#### Reading passage:
>>>

Bryant, who cast key vote for state income tax hike, pays $65 in property taxes
A House Republican who joined nine of her colleagues in July to override Gov. Bruce Rauner’s veto of a massive tax increase paid next to nothing in 2015 property taxes on her southern Illinois residence.
Rep. Terri Bryant (R-Murphysboro) and her husband paid $65.30 on their Murphysboro home, records from the Jackson County assessor show.
On July 6, Bryant voted to increase the state income tax rate to 4.95 percent from 3.75 percent, which translates to an extra $1,200 a year for a family with a net income of $100,000. The corporate income tax jumped to 7 percent from 5.25 percent.
Bryant told the Southwest Illinois News that she wasn’t sure what she paid in real estate taxes for 2015 – her mobile home and two parcels of land were taxed separately – but did acknowledge that the total was no more than a few hundred dollars.
She also said that she and her husband claim the property in Murphysboro as their primary residence, that they live there, and "take advantage” of being grandfathered in under a 2011 change in the tax law that taxes mobile homes at a lower rate than “stick” homes until they are sold or transferred. Once sold, the mobile homes are subject to the higher rate.

<<<

#### Available data:
>>>

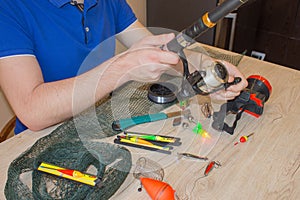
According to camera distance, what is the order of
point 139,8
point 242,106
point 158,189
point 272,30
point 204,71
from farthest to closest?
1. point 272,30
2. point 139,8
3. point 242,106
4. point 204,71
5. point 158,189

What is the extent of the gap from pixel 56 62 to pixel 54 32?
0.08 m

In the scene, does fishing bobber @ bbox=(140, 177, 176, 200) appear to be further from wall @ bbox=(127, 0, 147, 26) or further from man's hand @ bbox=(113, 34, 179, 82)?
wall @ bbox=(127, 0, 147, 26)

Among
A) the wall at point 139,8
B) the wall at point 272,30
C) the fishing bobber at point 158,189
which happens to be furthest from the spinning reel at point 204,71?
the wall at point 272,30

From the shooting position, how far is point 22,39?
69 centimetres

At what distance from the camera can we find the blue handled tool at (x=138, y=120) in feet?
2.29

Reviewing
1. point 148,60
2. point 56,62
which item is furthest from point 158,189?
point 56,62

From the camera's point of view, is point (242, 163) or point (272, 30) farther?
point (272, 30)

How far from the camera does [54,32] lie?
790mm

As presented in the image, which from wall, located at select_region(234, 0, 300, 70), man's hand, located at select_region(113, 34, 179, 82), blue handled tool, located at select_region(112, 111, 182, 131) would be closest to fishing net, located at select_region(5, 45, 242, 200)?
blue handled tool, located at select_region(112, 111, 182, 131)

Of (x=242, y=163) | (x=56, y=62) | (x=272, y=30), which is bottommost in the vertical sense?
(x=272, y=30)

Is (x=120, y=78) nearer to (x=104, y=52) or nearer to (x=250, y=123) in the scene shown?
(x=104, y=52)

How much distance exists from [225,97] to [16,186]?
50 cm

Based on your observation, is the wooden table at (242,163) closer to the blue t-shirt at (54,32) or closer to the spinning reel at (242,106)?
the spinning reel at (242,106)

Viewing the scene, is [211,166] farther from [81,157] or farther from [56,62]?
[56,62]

<<<
>>>

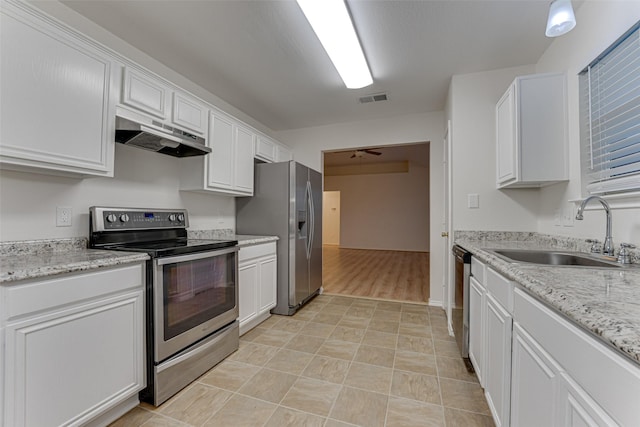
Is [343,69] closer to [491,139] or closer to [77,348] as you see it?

<<<
>>>

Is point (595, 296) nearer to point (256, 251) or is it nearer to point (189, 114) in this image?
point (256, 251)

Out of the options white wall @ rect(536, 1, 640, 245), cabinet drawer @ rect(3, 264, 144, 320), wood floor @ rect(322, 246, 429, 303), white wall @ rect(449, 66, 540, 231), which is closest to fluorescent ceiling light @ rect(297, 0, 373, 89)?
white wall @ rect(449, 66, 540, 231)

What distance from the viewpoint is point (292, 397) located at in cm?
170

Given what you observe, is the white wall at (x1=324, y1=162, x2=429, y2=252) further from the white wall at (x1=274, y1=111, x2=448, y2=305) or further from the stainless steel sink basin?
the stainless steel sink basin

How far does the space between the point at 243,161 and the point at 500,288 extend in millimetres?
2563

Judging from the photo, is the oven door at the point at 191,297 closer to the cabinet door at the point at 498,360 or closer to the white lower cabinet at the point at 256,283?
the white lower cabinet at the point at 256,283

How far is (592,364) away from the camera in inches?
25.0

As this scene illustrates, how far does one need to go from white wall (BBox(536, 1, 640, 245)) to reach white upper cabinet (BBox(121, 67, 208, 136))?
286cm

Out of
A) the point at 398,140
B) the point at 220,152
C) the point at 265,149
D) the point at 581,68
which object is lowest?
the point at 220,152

<<<

#### Using the information:
(a) Write out the stretch of the article on Terri Bryant's property taxes from "On July 6, Bryant" through "few hundred dollars.".
(b) Continue the news article about Rep. Terri Bryant's property taxes, starting after its final sentence.

#### Expected results:
(a)
On July 6, Bryant voted to increase the state income tax rate to 4.95 percent from 3.75 percent, which translates to an extra $1,200 a year for a family with a net income of $100,000. The corporate income tax jumped to 7 percent from 5.25 percent.
Bryant told the Southwest Illinois News that she wasn’t sure what she paid in real estate taxes for 2015 – her mobile home and two parcels of land were taxed separately – but did acknowledge that the total was no more than a few hundred dollars.

(b)
“We live in a 1972 mobile home that we’ve done a lot with over the years," Bryant said. "If anyone tries to come at me for paying low taxes because I live in a mobile home, it will backfire on them in my district.”
Bryant said her real estate taxes were not an issue in her November re-election in which she defeated Democrat Marsha Griffin by garnering 57 percent of the vote.
She said a rental property she and husband own in De Soto did come up as an issue in her first election two years before when the property was mistakenly listed as their primary residence. That classification was removed when the oversight was discovered.
Bryant said she voted to override Rauner's veto because she has the highest number of state employees in her district after Springfield.
“I have seven prisons in or around my district,” she said. “Five community colleges. Two major hospitals the state owed millions to. I hate raising taxes, but it had to be done.”